AZIONE RICHIESTA A:
Ritrascrivi fedelmente il passo del brano sul gruppo Orthographe, a partire da "Il gruppo ravennate" fino a "i gradienti dell’informe.".
AZIONE RICHIESTA B:
Nel brano sul gruppo Orthographe, elenca le forme artistiche tra cui si colloca il linguaggio ibrido della ricerca del gruppo.

BRANO SELEZIONATO:
------
Il gruppo ravennate Orthographe, apparso per la prima volta nella Biennale di Teatro di Venezia (2005) con lo spettacolo Orthographe de la physionomie en mouvement, ha presentato lo scorso settembre in anteprima a Rotterdamse Schouwburg il nuovo lavoro, Tentativi di Volo, che radicalizza la propria ricerca di un linguaggio ibrido tra pittura, fotografia e cinema, trasformando il trattamento più cinematografico della materia visiva della prima creazione, in direzione di un uso pittorico e per brevi momenti scultoreo dell’immagine solo a patto, però, che si origini come processo di generazione delle forme attraverso i gradienti dell’informe.
------
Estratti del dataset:
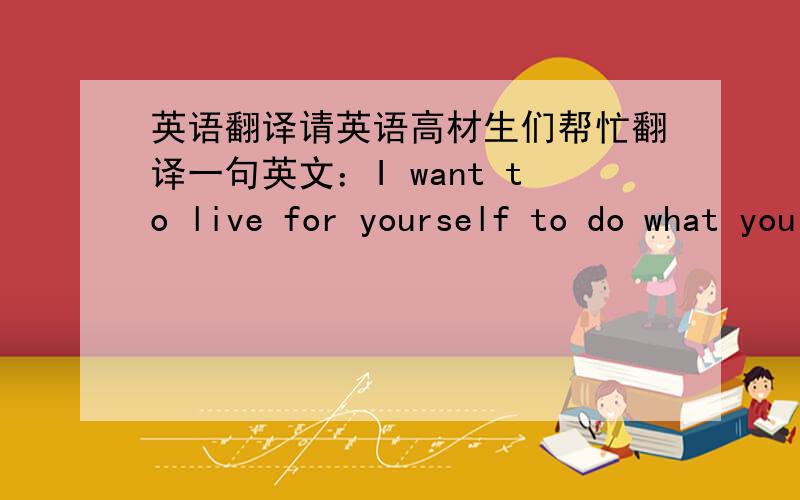 英语翻译请英语高材生们帮忙翻译一句英文：I want to live for yourself to do what you like to run for free applause happiness 谢谢了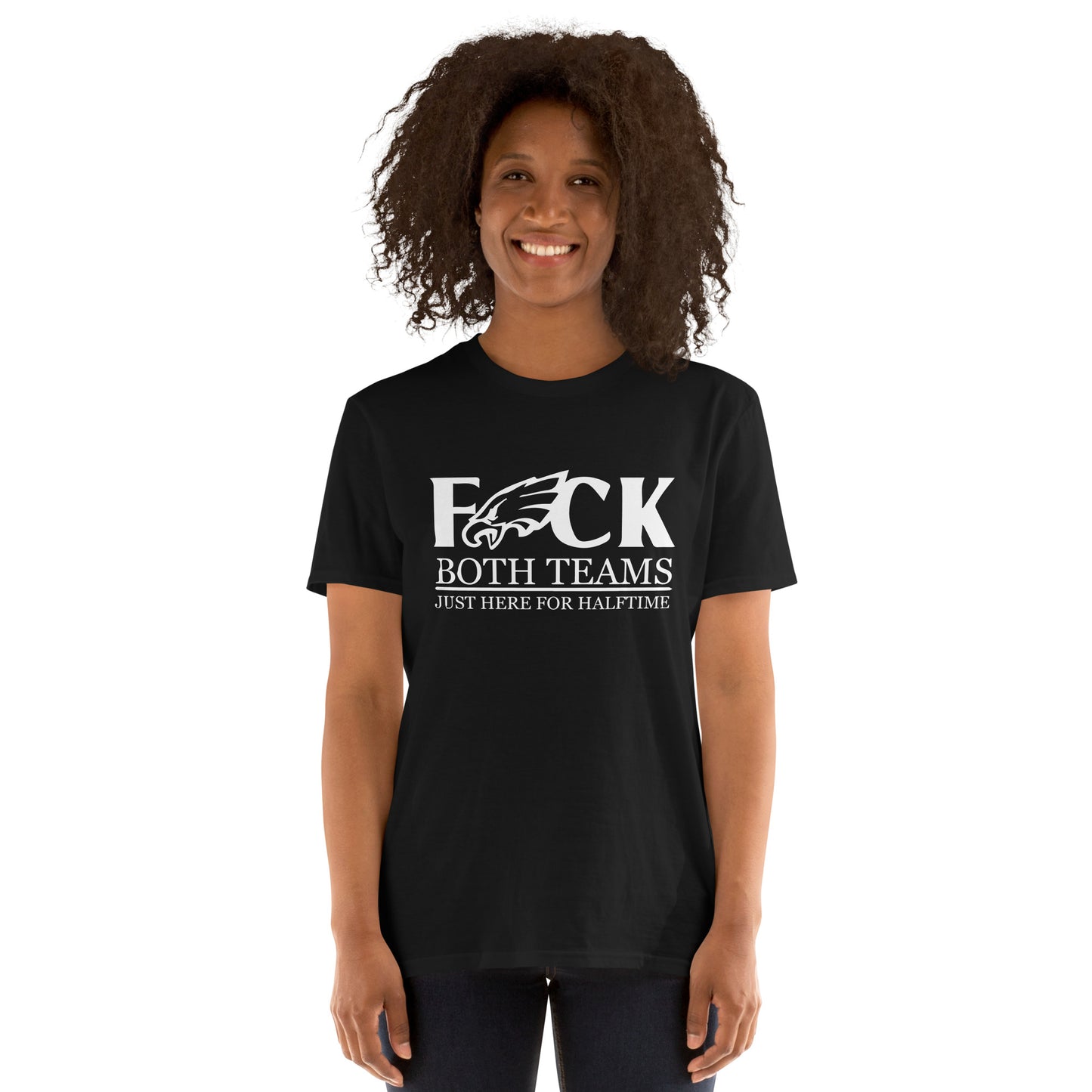 Philadelphia Eagles Fuck Both Teams Just Here For Halftime T-Shirt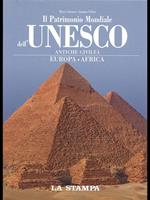 Il Patrimonio Mondiale dell'Unesco. antiche Civiltà 1. Europa Africa 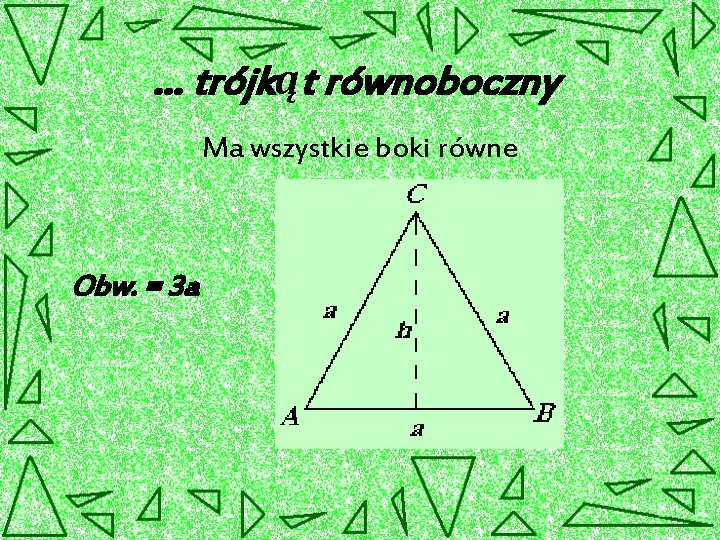 … trójkąt równoboczny Ma wszystkie boki równe Obw. = 3 a 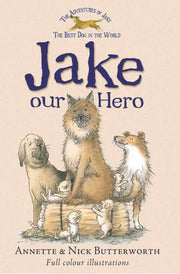 Jake Our Hero (Adventures of Jake the Best Dog in the World)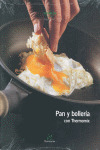 PAN Y BOLLERIA CON THERMOMIX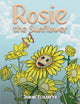 Book cover of: Rosie the Sunflower. By: Janine Elizabeth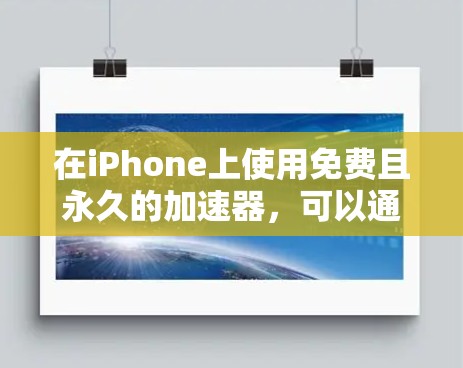 在iPhone上使用免费且永久的加速器,可以通过以下步骤进行 在iPhone上使用免费且永久的加速器,可以通过以下步骤进行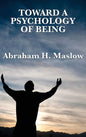 Toward a Psychology of Being - Hardcover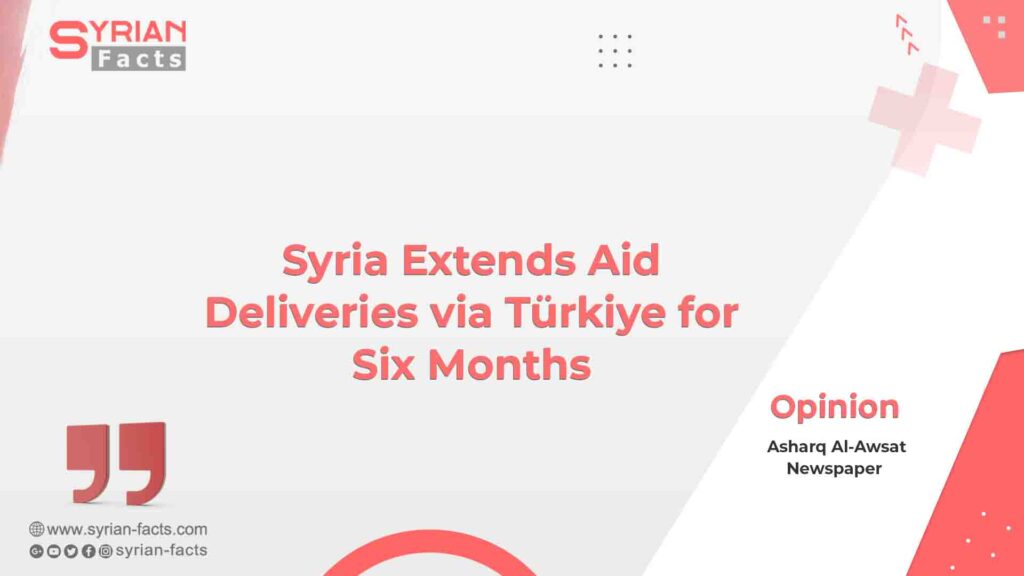 Syria Extends Aid Deliveries via Türkiye for Six Months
------
RISPOSTA A:
Il gruppo ravennate Orthographe, apparso per la prima volta nella Biennale di Teatro di Venezia (2005) con lo spettacolo Orthographe de la physionomie en mouvement, ha presentato lo scorso settembre in anteprima a Rotterdamse Schouwburg il nuovo lavoro, Tentativi di Volo, che radicalizza la propria ricerca di un linguaggio ibrido tra pittura, fotografia e cinema, trasformando il trattamento più cinematografico della materia visiva della prima creazione, in direzione di un uso pittorico e per brevi momenti scultoreo dell’immagine solo a patto, però, che si origini come processo di generazione delle forme attraverso i gradienti dell’informe.

RISPOSTA B:
Il linguaggio ibrido si colloca tra pittura, fotografia e cinema.